The last week of spring break was a wave of emails, MS Teams notifications, Zoom account subscriptions, notes from Fuqua’s Dean Bill Boulding, our MQM dean, Dr. J, our faculty advisor Veena Raman, and everyone else! It was a tough week. We were all trying to wrap our heads around the new reality.
Duke provided premium access to all sorts of resources—project trackers, video conferencing platforms, etc. We were expected to coordinate with the other team virtually, and deliver on the original scope including weekly check-ins with the clients. One thing was clear—the quality of learning and challenges that a capstone is supposed to offer would not be compromised in light of recent events. And what ensued for the next six weeks cemented the Team Fuqua spirit for me.
Over numerous zoom calls, we meticulously designed task-level plans for the 10 of us and received coaching from Professor Veena and the Business Communication faculty to prepare for a virtual corporate world. The switch in the learning environment seemed seamless with Fuqua and Duke, and it was not just because of the preparedness, the infrastructure, or adaptability. At the end of the day, it’s people coming together and working towards a common goal. We never met in-person after that email from President Price but made sure that we doubled down on Team Fuqua’s core principles—Impactful Stewardship, Loyal Community, and Uncompromising Integrity.

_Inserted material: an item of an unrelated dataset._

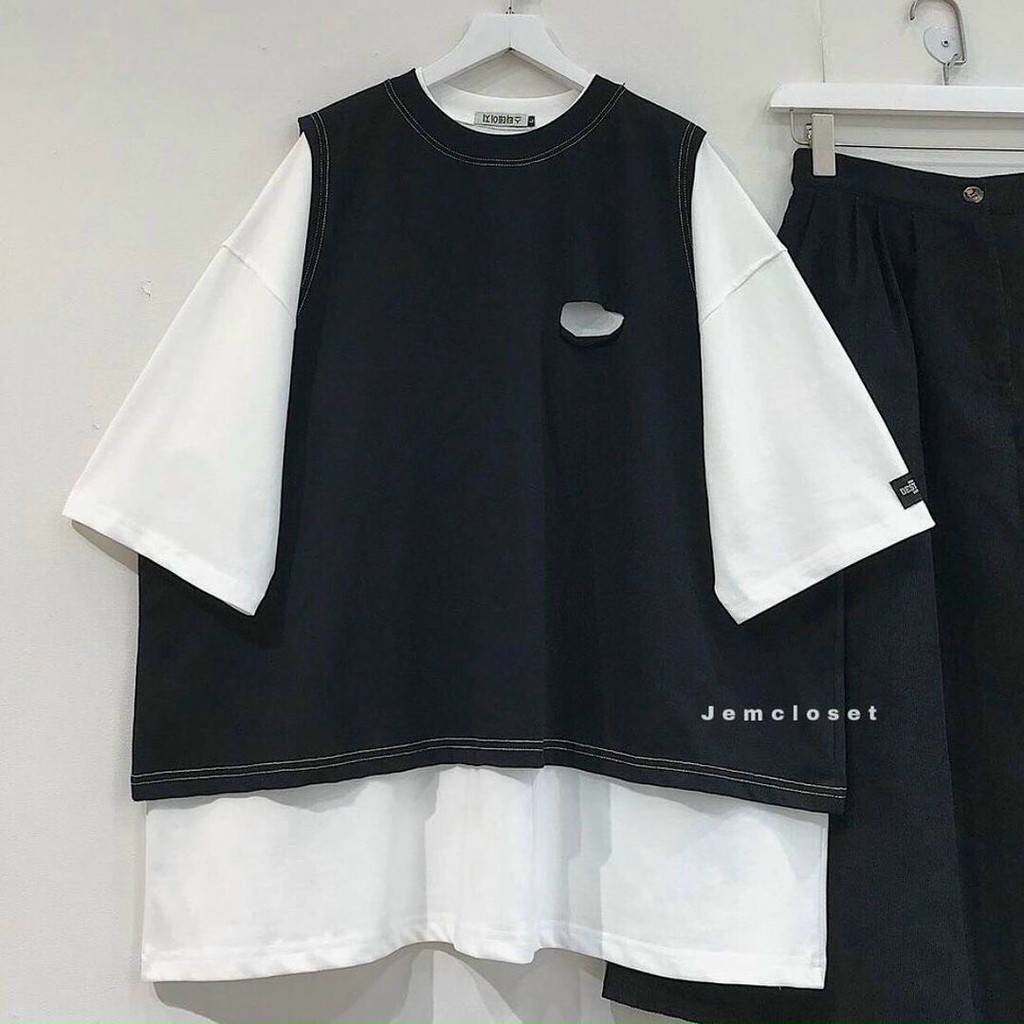 Áo Thun Nữ, Set Áo Phông Trắng mix Gile Đen Siêu Xinh Hàng Loại 1 | BigBuy360 - bigbuy360.vn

Although it was not the same scenario as when we all headed to our offices for work after graduation, the learnings from those six weeks shaped us. Making the most of meetings, working across time zones, and not letting a virtual setting be a hindrance to the quality of presentations for the client, were all instilled in us. We even got super creative—topical jokes, fancy Zoom backgrounds, and whatnot. The payoff? During our final presentation, the CMO looked at a tool we built and said, “Thank you, guys! This is Christmas in the summertime.”
My key takeaway from the virtual capstone project experience? I witnessed what Victor Cheng talks about—the difference between growing pain and suffering pain. Thanks to the spirit and support from Team Fuqua I could turn this into growing pain. And years later, when I am faced again with a brazen challenge, I can look back these six weeks and put on my game face. And that, that helps a lot!